Wah, bisa dibayangkan hebohnya kalau Prof. Juwono sampai joget di panggung. Anda jago main gitar juga?

Jago sih nggak, sekadar bisa. Kemampuan main gitar ini jadi ice breaker efektif dengan para yunior. Pengalaman itu saya alami sebagai asisten dosen Metode Penelitian Masyarakat (MPM). Waktu itu lokasinya di Purwokerto. Saya tandem dengan almarhum Mbak Shanty Novriaty (Sosio ’83, belakangan jadi istri Mas Awang Ruswandi, Kom ’80).

Saat itu lagu “More Than Words” (Extreme) sangat populer. Pada malam hari saat mahasiswa makan malam dan sharing session pengalaman penelitian siang harinya, pertemuan saya buka dengan main gitar akustik dan nyanyi lagu ini. Mereka surprise karena MPM ini mata kuliah wajib yang serius.

Bertahun-tahun kemudian, rupanya kejadian ini masih diingat anggota kelompok itu. Salah seorang diantaranya La Rane Hafid (Kom ’89) yang sekarang jadi jurnalis top mancanegara. Dia pernah posting di FB. Salah satu pengalaman berkesan saat kuliah adalah ketika turun lapangan MPM, eh, malah belajar kord gitar sama Mas Akmal, hehehe...

Lalu bagaimana ceritanya sampai tertarik pada sastra dan jadi penulis fiksi? Kenapa nggak jadi sosiolog, dosen atau politisi?

Pada saat kuliah, saya pernah jadi ketua diskusi tentang kebebasan berekspresi dalam sastra karena saat itu terjadi kontroversi novel Satanic Verses karya Salman Rushdie yang membuat dia difatwa hukuman mati oleh Ayatollah Khomeini.

Nah, sebagai ketua diskusi saya undang dua sastrawan senior sebagai pembicara, yaitu Leon Agusta (sudah almarhum) dan Sutardji Calzoum Bachri. Saya jemput mereka di TIM Cikini. Acara berlangsung sukses. Itu salah satu yang menyemaikan kesukaan saya pada sastra.

Setelah lulus kuliah, saya masuk Tempo. Baru tiga bulan kerja, majalah dibredel Orde Baru. Saya pindah ke Gatra sampai akhir 90-an, setelah itu pada tahun 2004 saya balik ke Tempo lagi.

Saya juga pemimpin redaksi pertama majalah musik MTV Trax (2002) yang didirikan oleh Meutia Kasim (Kom ’87) yang pernah berkibar sebagai penyiar Prambors dan Direktur MRA Media, serta Yoris Sebastian (GM Hard Rock Cafe).

Itu sebelum saya balik ke Tempo.
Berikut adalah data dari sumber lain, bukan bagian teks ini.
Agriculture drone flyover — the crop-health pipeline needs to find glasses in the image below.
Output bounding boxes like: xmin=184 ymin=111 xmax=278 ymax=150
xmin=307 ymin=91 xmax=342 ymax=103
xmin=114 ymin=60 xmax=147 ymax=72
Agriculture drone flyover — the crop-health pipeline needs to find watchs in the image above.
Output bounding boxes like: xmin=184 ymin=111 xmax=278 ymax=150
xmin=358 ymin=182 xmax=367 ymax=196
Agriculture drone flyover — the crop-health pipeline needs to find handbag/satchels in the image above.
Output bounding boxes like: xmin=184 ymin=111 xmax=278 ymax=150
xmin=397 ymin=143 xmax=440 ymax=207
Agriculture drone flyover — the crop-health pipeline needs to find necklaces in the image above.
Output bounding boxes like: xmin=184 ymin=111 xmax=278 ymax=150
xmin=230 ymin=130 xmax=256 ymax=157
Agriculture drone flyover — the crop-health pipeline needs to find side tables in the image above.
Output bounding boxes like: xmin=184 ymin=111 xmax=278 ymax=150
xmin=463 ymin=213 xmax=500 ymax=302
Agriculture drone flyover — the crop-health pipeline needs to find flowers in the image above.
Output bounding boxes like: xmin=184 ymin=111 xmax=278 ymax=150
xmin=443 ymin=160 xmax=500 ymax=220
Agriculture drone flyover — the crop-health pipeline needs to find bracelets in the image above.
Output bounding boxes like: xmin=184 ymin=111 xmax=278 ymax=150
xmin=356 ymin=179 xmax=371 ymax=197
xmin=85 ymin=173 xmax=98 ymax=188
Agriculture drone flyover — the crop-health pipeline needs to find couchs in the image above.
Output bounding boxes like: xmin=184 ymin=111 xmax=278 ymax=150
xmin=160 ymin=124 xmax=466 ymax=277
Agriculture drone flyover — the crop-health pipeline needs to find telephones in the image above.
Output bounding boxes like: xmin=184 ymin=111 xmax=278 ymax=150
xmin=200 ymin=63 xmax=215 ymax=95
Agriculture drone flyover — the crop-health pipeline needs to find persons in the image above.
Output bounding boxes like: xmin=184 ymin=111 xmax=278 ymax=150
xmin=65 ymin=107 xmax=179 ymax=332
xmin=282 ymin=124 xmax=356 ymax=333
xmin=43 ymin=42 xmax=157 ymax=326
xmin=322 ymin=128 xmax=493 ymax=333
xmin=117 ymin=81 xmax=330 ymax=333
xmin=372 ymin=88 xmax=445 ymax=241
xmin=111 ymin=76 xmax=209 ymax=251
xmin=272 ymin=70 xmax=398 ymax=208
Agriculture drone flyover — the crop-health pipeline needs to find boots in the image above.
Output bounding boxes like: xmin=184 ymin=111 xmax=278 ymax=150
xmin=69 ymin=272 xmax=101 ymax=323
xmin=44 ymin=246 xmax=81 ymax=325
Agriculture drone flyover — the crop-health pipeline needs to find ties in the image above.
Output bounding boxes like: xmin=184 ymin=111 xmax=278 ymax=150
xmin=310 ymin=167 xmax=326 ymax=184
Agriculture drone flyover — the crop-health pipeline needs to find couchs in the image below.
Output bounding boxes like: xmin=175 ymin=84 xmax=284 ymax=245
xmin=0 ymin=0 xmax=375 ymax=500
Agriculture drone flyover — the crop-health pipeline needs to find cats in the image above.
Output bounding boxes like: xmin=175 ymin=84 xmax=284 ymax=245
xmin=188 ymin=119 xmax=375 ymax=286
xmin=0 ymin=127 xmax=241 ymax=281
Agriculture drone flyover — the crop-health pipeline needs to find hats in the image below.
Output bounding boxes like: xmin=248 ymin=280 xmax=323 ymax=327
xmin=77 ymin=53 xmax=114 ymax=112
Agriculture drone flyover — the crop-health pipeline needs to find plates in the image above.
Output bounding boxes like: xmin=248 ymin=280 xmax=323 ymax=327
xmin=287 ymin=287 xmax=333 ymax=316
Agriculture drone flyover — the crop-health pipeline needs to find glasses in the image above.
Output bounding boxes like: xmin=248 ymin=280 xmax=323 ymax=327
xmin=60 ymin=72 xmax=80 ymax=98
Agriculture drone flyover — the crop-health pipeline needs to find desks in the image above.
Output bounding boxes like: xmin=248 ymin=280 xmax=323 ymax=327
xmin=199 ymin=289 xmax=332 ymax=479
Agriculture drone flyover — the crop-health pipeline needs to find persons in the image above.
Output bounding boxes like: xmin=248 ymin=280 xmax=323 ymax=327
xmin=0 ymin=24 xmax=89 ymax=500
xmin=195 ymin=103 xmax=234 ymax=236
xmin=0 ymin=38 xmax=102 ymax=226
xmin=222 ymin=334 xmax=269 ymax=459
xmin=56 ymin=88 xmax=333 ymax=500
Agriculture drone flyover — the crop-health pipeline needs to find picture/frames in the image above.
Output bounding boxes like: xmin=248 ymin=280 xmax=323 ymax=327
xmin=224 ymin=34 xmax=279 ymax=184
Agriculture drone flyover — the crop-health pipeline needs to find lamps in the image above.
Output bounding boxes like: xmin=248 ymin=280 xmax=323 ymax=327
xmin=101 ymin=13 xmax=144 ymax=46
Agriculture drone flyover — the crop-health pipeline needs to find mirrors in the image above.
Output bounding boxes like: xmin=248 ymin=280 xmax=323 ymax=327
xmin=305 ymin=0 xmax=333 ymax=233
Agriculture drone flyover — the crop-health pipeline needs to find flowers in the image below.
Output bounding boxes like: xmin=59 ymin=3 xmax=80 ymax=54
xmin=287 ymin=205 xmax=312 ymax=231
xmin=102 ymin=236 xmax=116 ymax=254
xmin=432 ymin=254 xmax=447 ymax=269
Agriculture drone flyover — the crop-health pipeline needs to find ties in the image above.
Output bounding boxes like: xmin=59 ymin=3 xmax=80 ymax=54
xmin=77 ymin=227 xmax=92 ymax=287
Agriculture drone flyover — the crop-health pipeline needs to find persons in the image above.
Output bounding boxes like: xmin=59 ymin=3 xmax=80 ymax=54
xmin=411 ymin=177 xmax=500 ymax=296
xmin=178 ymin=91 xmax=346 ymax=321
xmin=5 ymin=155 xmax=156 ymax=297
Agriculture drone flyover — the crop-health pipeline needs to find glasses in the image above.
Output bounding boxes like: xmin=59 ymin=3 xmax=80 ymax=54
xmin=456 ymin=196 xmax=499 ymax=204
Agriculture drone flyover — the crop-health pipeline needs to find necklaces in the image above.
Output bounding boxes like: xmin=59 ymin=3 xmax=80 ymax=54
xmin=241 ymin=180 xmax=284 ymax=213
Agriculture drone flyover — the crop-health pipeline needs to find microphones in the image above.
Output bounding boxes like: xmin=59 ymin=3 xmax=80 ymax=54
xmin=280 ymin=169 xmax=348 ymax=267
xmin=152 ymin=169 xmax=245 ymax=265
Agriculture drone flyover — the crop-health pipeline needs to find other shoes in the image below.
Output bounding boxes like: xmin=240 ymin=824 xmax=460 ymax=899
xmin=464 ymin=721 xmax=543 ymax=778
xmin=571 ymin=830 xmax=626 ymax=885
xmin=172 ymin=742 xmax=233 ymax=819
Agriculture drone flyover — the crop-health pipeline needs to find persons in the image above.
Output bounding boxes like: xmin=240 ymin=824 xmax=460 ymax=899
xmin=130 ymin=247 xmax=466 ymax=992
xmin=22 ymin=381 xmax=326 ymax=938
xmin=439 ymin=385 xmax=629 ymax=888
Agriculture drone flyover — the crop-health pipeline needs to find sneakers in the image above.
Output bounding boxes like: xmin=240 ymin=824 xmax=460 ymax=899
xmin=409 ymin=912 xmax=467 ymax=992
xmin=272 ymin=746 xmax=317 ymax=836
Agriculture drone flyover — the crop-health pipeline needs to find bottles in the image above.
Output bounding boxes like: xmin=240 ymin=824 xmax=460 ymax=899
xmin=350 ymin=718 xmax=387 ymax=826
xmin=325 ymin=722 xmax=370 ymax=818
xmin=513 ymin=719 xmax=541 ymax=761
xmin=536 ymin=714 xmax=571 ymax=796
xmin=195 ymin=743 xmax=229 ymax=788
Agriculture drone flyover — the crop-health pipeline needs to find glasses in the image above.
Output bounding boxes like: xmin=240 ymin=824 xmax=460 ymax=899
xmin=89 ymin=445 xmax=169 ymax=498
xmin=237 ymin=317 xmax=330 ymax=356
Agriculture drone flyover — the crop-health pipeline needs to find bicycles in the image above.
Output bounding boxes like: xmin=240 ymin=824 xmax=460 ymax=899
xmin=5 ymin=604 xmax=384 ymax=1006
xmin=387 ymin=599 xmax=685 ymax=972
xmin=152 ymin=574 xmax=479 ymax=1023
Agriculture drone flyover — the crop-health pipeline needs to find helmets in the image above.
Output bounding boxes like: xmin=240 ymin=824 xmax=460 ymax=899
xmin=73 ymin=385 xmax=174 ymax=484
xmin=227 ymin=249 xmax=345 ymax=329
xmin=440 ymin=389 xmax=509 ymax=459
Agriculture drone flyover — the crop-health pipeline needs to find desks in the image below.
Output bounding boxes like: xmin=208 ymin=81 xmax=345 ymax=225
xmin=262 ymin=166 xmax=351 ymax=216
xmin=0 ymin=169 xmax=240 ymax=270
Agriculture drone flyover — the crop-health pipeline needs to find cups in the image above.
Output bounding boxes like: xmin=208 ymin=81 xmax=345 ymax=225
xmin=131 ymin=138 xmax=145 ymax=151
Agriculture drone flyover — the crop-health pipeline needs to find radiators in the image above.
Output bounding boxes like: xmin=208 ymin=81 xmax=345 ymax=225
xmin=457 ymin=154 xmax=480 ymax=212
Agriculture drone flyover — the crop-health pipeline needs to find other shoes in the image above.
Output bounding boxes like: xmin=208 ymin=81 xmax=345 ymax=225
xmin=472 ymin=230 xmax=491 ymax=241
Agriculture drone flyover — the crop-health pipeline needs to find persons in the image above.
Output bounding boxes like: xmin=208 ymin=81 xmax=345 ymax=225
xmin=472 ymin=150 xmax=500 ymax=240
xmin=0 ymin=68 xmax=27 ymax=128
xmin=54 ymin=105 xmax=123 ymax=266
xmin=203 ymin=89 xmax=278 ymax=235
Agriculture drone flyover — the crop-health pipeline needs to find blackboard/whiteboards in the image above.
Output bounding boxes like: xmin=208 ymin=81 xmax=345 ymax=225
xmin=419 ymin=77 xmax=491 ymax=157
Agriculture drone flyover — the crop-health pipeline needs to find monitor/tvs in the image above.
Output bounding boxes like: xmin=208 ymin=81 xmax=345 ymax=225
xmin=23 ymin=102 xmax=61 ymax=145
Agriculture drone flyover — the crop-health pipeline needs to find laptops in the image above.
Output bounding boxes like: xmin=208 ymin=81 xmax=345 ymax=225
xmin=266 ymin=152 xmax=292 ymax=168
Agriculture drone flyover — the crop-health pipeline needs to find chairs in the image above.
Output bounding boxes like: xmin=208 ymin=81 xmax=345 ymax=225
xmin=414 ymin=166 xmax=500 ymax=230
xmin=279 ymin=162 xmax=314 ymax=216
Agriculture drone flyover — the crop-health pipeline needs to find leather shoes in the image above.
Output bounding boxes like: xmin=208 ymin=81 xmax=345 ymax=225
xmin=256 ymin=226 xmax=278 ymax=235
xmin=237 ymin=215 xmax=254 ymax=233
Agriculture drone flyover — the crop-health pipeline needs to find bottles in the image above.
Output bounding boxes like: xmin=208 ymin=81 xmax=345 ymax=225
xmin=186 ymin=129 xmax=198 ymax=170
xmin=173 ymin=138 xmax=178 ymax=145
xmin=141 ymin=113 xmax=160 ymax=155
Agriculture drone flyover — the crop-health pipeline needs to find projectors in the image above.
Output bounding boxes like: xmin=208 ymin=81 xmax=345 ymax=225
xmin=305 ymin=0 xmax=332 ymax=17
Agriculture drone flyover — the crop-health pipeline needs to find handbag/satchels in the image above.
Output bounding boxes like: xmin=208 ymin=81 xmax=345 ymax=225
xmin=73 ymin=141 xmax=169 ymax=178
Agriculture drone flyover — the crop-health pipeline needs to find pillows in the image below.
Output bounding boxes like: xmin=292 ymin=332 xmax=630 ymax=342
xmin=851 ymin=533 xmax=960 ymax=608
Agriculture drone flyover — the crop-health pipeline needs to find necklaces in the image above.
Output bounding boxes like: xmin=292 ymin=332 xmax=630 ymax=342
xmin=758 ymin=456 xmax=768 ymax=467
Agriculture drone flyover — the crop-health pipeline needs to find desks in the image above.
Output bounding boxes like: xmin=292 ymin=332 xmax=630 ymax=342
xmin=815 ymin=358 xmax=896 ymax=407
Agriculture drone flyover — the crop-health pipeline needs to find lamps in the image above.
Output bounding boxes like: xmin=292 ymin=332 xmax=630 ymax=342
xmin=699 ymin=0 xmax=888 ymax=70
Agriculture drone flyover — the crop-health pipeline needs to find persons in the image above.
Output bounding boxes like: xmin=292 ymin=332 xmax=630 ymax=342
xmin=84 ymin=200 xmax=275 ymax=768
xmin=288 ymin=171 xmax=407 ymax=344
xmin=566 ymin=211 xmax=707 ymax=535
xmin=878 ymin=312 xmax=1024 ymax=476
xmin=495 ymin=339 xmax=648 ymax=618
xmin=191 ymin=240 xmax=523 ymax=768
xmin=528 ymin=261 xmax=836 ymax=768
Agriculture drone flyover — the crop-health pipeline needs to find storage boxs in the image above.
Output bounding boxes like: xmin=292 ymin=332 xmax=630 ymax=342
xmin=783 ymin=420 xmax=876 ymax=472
Pengalaman di media massa itu yang membuat saya lebih tertarik pada dunia penulisan. Tahun 2010 saya mundur dari Tempo dan menjadi penulis penuh waktu.

Sudah berapa karya yang Anda hasilkan?

Kalau buku sendiri 21 judul. Kalau bekerja sama dengan penulis lain dalam antologi fiksi dan non-fiksi, ada lumayan juga. Saya nggak tahu pastinya.

Pernah menjadikan FISIP UI sebagai setting lokasi novel Anda?

Novel perdana saya Imperia (2005) dan kemudian trilogi Imperia (Ilusi Imperia, Rahasia Imperia, dan Coda Imperia, 2014-2018) itu protagonisnya seorang cewek alumni FISIP bernama Wikan Larasati. Dia fresh graduate yang jadi jurnalis di majalah berita Dimensi.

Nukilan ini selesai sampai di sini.